AI Safety Research: A Road to Nowhere

Peter Voss
Oct 19, 2016 · 2 min read

I’ve just returned from a two-day conference focused on the ethics and safety of advanced AI held in NYC. About two dozen speakers, including several luminaries such as Stephen Wolfram, Daniel Kahneman, Yann LeCun and Stuart Russell explored ways of ensuring that future AIs won’t cause us harm, or for that matter come to harm.

Notwithstanding some very smart speakers, and a several interesting talks and discussions, overall these deliberations seemed little more than mental masturbation.


Here are two core problems: Most of the talks involved questions of either the moral disposition or status of an AI — yet pretty much everyone agreed that they had no idea of how to define morality, or to select the right one for an AI. Similarly, while the issue of machine consciousness was considered key, general consensus was that nobody really knows what consciousness is or how one could know if an AI possesses it.

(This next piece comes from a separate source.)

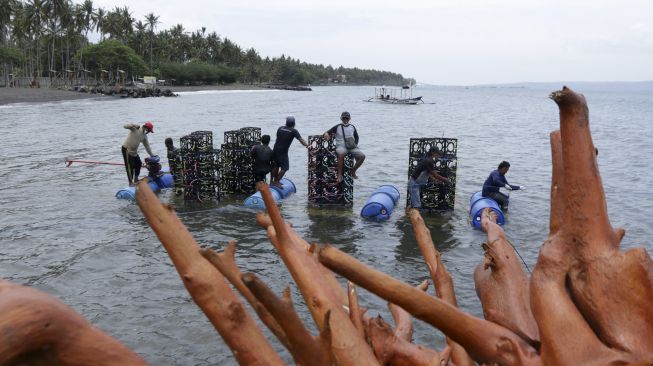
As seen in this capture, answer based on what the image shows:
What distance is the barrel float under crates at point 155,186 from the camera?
1612 centimetres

Furthermore, mainstream assumptions in this field are rife with questionable core assumptions:

1. That we can (or should try to) explicitly design or craft a utility function to ensure that the system acts morally (whatever that may mean).

2. That advanced AI’s moral ability or knowledge are independent of its intelligence.

3. That reinforcement learning will be a significant aspect of advanced AI

4. That AIs will inevitably develop strong, overriding goals of self-preservation and rampant resource accumulation

5. That there is an inherent, hard problem to get alignment between what users really want and what the AI thinks they want (The Alignment Problem)

6. That a system will achieve general and overall super-human intelligence with essentially no warning, or with sudden, totally unpredictable behavior

7. That closed logic or mathematic models can tell us much about how advanced AI will behave

AI safety is genuine concern, one that we should certainly pay attention to. However, little progress will be made and much unnecessary hand-wringing and money will be wasted pursuing it with no clear understanding of either the nature of consciousness or morality — and with a starting point that embodies several incorrect assumptions.

Speakers repeatedly claimed that ‘no one knows what consciousness is, how we can determine the right moral code, how to solve the ‘alignment problem’, or how to imbue an AI with moral knowledge’. Perhaps the tens of millions currently funding AI safety research could be spent more effectively by involving more people who do not claim such ignorance.